Most recent kernel where this bug did *NOT* occur: 2.6.18 Distribution: FC6 + vanilla 2.6.20 kernel Hardware Environment: Intel i386 NFS-client, Netapp NFS-server Software Environment: Problem Description: On 2.6.19+ kernels we see these entries in our logs: NFS: server jookiba-20 error: fileid changed fsid 0:f: expected fileid 0x55b7f5, got 0x477663 NFS: server jookiba-20 error: fileid changed fsid 0:f: expected fileid 0x55b7f5, got 0x2afea7 NFS: server jookiba-20 error: fileid changed fsid 0:f: expected fileid 0x55b7f5, got 0x291078 (etc. etc.) I traced the fileid 0x55b7f5 back to a directory. However, the directory seems perfectly normal (on this server it's on a read-only mounted filesystem and the last change on this directory was over a month ago) I could also trace the "got oxXXXXX" fileid's back; these are totally unrelated. They are on other mounts/qtrees and point to data that is not referenced on this particular server Steps to reproduce: 1) run a 2.6.19+ kernel 2) mount a number of filesystems with the same fsid (this is typically done by creating a number of qtrees on a netapp fileserver and mounting the qtrees individually.

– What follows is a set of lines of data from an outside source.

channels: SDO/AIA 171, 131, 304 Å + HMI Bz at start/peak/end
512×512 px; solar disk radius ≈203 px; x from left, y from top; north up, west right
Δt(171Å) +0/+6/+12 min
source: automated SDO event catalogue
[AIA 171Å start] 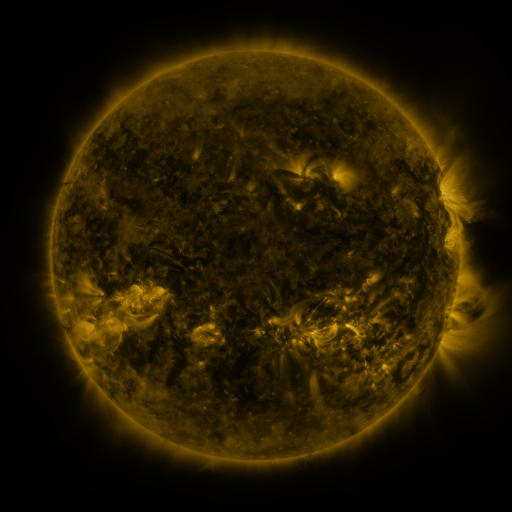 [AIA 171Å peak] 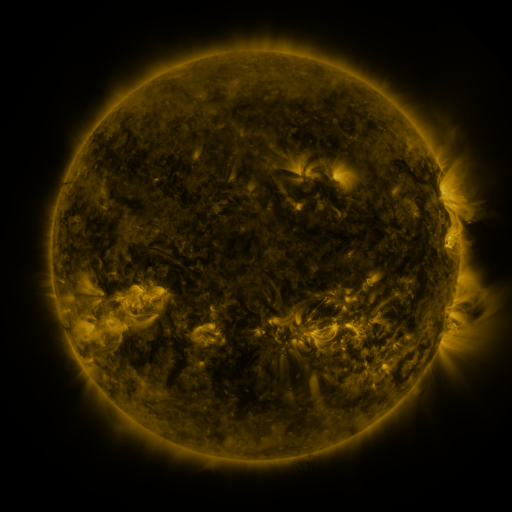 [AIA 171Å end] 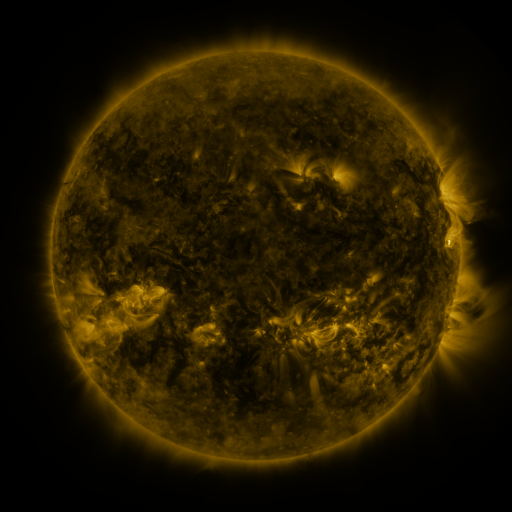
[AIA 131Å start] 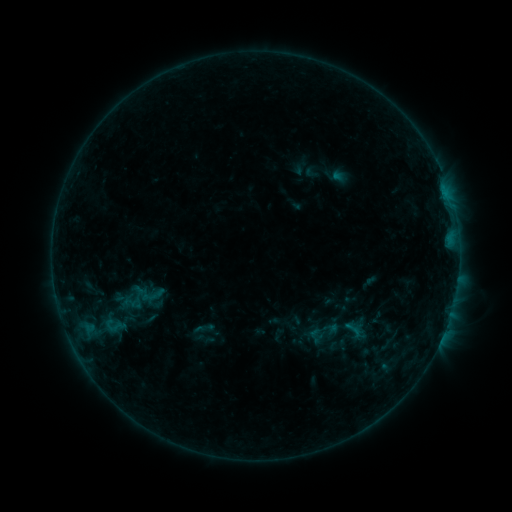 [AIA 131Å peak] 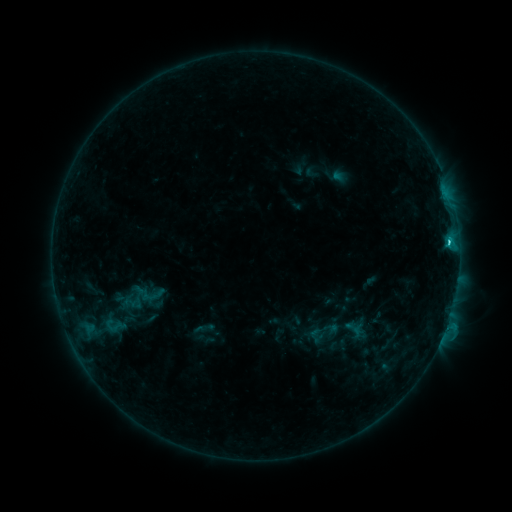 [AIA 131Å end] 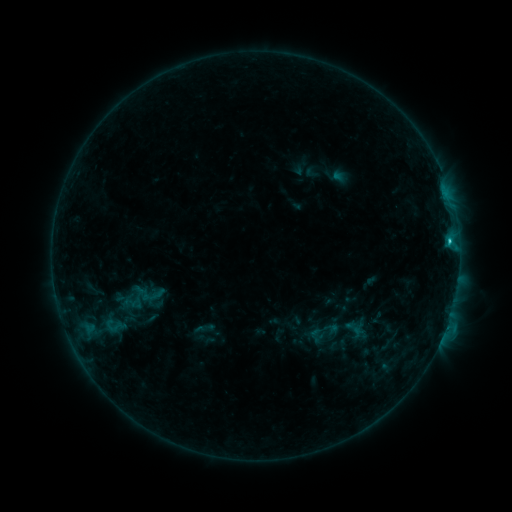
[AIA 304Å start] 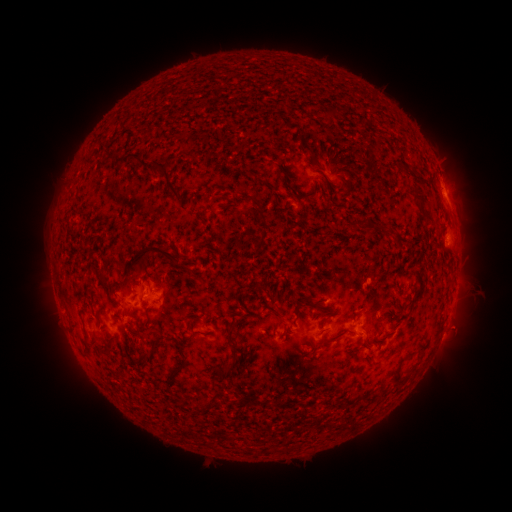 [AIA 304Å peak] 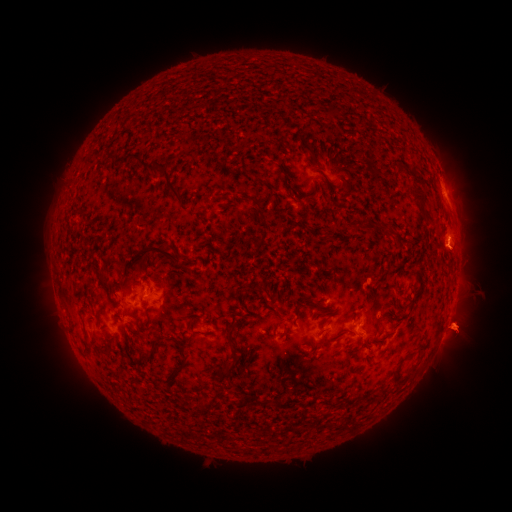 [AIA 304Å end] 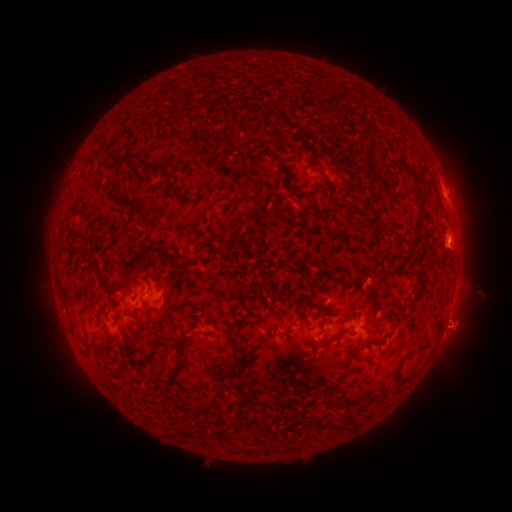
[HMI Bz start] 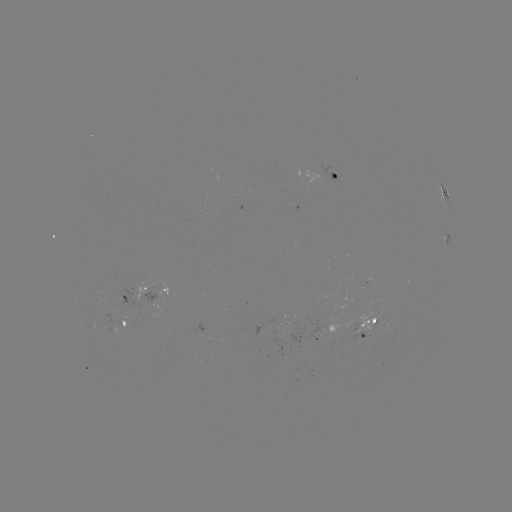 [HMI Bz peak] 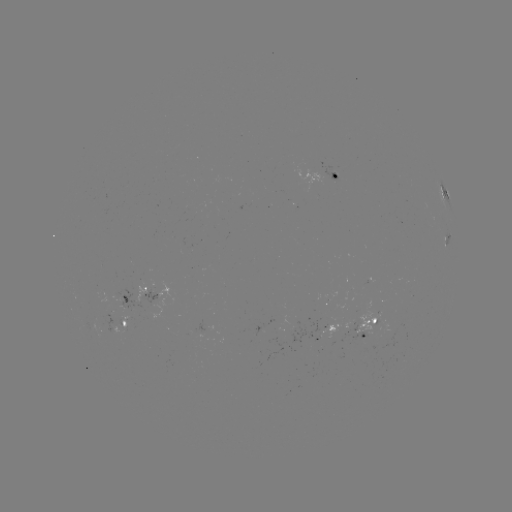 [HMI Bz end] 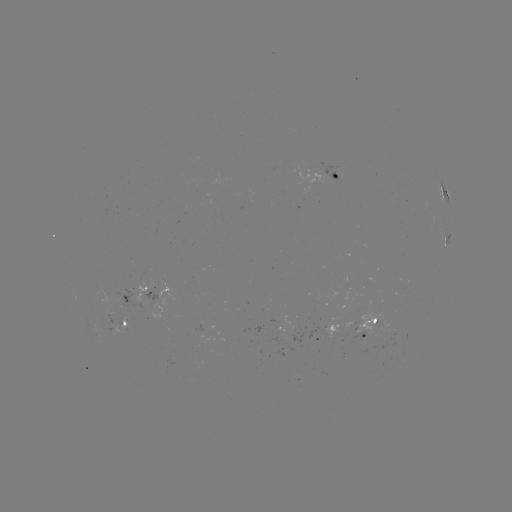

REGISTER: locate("C1.5 flare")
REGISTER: [447, 243]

Since they are on the same volume, the netapp will assign the same fsid to the exports and in 2.6.19+ the kernel will group all superblocks into one superblock) 3) generate activity on the mounted volumes 4) wait When I cd into this directory and do a "stat ." Sometimes I get regular stat output: $ stat . File: `.' Size: 4096 Blocks: 8 IO Block: 32768 directory Device: fh/15d Inode: 5617653 Links: 2 Access: (2775/drwxrwsr-x) Uid: ( 3005/ bnn01ap) Gid: (20041/ cwbnn01) Access: 2007-05-31 10:21:48.795174000 +0200 Modify: 2007-04-27 11:02:27.259644000 +0200 Change: 2007-04-27 11:02:27.259644000 +0200 and sometimes I get: $ stat . stat: cannot stat `.': Stale NFS file handle
Actually it's easier to reproduce the problem: 1 + 2) = same. Just make sure that you have ro and rw mounted filesystems on the same fsid and that the rw-mounted filesystems "win" (i.e. the merged superblock sees all nfs-filesystems as rw) 3) Make sure that /mnt/ro is a read-only exported filesystem and that /mnt/ro/foodir exists, is a directory and is writable by the user 4) $ while :; do mkdir /mnt/ro/foodir/subdir; done This triggers the "fileid changed" behaviour
This is due to a known bug in the netapp filers. Under certain circumstances they can return uninitialised post-op attributes. I believe that a fix is supposed to be forthcoming in OnTap.
To be more precise, the fix is available in OnTap 7.2.3 and later. Note that the bug only appears on read-only exports, so one workaround is to simply export the volume as read-write from the filers, and then mount it as read-only on the clients.